De pie junto a la tumba desenvainé mi espada. El muerto me había dicho que me matara con ella para evitar mi deshonra, para frustrar una vez al menos la voluntad de los poderosos Reyes Sacerdotes de Gor.

—No, amigo —le dije a los restos del guerrero de Ar—. No, no me mataré. Tampoco me someteré a los Reyes Sacerdotes ni viviré la vida vergonzosa que me tienen destinada.

Alcé la espada en dirección hacia el valle en el cual se había levantado la ciudad de Ko-ro-ba.

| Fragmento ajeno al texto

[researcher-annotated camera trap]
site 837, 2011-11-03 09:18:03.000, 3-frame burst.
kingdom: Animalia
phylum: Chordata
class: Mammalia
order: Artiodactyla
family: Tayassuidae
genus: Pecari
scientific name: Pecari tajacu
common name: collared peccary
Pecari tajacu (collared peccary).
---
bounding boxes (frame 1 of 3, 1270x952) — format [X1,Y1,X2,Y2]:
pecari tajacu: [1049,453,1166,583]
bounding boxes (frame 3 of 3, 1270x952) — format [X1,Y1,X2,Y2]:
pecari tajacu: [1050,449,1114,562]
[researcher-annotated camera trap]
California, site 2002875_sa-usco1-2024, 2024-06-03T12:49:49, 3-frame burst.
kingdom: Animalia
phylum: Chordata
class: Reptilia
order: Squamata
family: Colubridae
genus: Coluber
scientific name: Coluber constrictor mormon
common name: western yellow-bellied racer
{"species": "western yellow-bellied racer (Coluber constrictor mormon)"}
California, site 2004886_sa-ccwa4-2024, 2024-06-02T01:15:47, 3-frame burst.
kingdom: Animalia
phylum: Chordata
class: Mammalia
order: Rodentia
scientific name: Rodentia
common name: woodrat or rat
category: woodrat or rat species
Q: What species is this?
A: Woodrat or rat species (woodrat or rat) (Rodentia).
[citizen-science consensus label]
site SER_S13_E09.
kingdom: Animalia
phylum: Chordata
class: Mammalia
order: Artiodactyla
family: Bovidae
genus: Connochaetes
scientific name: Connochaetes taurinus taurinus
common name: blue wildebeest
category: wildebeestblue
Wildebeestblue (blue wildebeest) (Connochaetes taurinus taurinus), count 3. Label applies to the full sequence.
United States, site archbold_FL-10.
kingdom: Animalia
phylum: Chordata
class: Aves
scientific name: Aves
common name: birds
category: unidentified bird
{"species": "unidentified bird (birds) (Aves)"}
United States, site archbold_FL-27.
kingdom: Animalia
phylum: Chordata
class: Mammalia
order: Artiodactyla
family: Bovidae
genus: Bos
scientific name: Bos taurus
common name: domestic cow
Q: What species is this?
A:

—Hace mucho tiempo —dije— consagré esta espada al servicio de Ko-ro-ba. Este compromiso no se ha modificado.

Como todo goreano, conocía la ubicación de los Montes Sardos, la patria de los Reyes Sacerdotes, una vasta zona prohibida en la que no podía penetrar ningún mortal, ningún ser humano que viviera a la sombra de las Montañas. Se decía que la Piedra del Hogar suprema de todo Gor se encontraba en esos montes y que era la fuente del poder de los Reyes Sacerdotes; se decía también que ningún hombre había regresado vivo de aquellas montañas, que nadie había visto jamás a un rey sacerdote y sobrevivido a ese encuentro.

Volví a envainar la espada, sujeté el casco a mi hombro, recogí el escudo y la lanza y me encaminé en dirección hacia los Montes Sardos.